### EXCERPTED TEXT ###

POETS
Katie Bickham's (Montgomery, Dublin, Missoula, Nunavik Region, Unnamed Hamlet) debut book of poetry, The Belle Mar, was selected by Alicia Ostriker for the Lena-Miles Wever Todd Prize at Pleaides Press. Katie has also won The New Millenium Poetry Prize, The Missouri Review Editor's Prize, and has poems published or forthcoming in The New Guard, Rattle, Southern Quarterly, Pleiades, Prairie Schooner, The Missouri Review, Nasty Women Poets: An Unapologetic Anthology of Subversive Verse, and elsewhere. Katie received her MFA from Stonecoast at the University of Southern Maine and teaches creative writing at Bossier Parish Community College. She lives in Shreveport with her husband, son, and oddly-shaped shelter dogs. Katie can be reached through her website: katiebickham.net.
Chelsea Dingman’s (Self-Portrait As God..., How Humans Are Structured And Formed, Let The Night Come..., We Didn't Read The Fine Print, Re-Petetion) first book, Thaw, was chosen by Allison Joseph to win the National Poetry Series (University of Georgia Press, 2017). In 2016-17, she also won The Southeast Review’s Gearhart Poetry Prize, The Sycamore Review’s Wabash Prize, and Water-stone Review’s Jane Kenyon Poetry Prize. Her work can be found in Ninth Letter, The Colorado Review, Mid-American Review, Cincinnati Review, and Gulf Coast, among others. Visit her website: chelseadingman.com.

###

• _COMPLETE THE FOLLOWING_
[A] Do these statements agree with the poet bios? Answer yes or no for each, and quote the words from the bios that decide it. (i) Katie Bickham teaches creative writing at Bossier Parish Community College. (ii) Chelsea Dingman's first book, Thaw, was chosen by Alicia Ostriker. (iii) Katie Bickham lives in Missoula.
[B] Transcribe the poet bios from "Chelsea Dingman’s (Self-Portrait" to "her website: chelseadingman.com.".
[C] List every publication the poet bios name as a place where Chelsea Dingman's work can be found.

### SOURCE DATA ###

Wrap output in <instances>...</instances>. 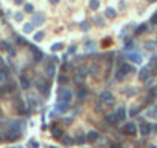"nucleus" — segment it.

###

• _IN RESPONSE_
[A]
(i) Yes: "teaches creative writing at Bossier Parish Community College"
(ii) No: "was chosen by Allison Joseph to win the National Poetry Series"
(iii) No: "She lives in Shreveport with her husband, son, and oddly-shaped shelter dogs."

[B]
Chelsea Dingman’s (Self-Portrait As God..., How Humans Are Structured And Formed, Let The Night Come..., We Didn't Read The Fine Print, Re-Petetion) first book, Thaw, was chosen by Allison Joseph to win the National Poetry Series (University of Georgia Press, 2017). In 2016-17, she also won The Southeast Review’s Gearhart Poetry Prize, The Sycamore Review’s Wabash Prize, and Water-stone Review’s Jane Kenyon Poetry Prize. Her work can be found in Ninth Letter, The Colorado Review, Mid-American Review, Cincinnati Review, and Gulf Coast, among others. Visit her website: chelseadingman.com.

[C] Ninth Letter, The Colorado Review, Mid-American Review, Cincinnati Review, Gulf Coast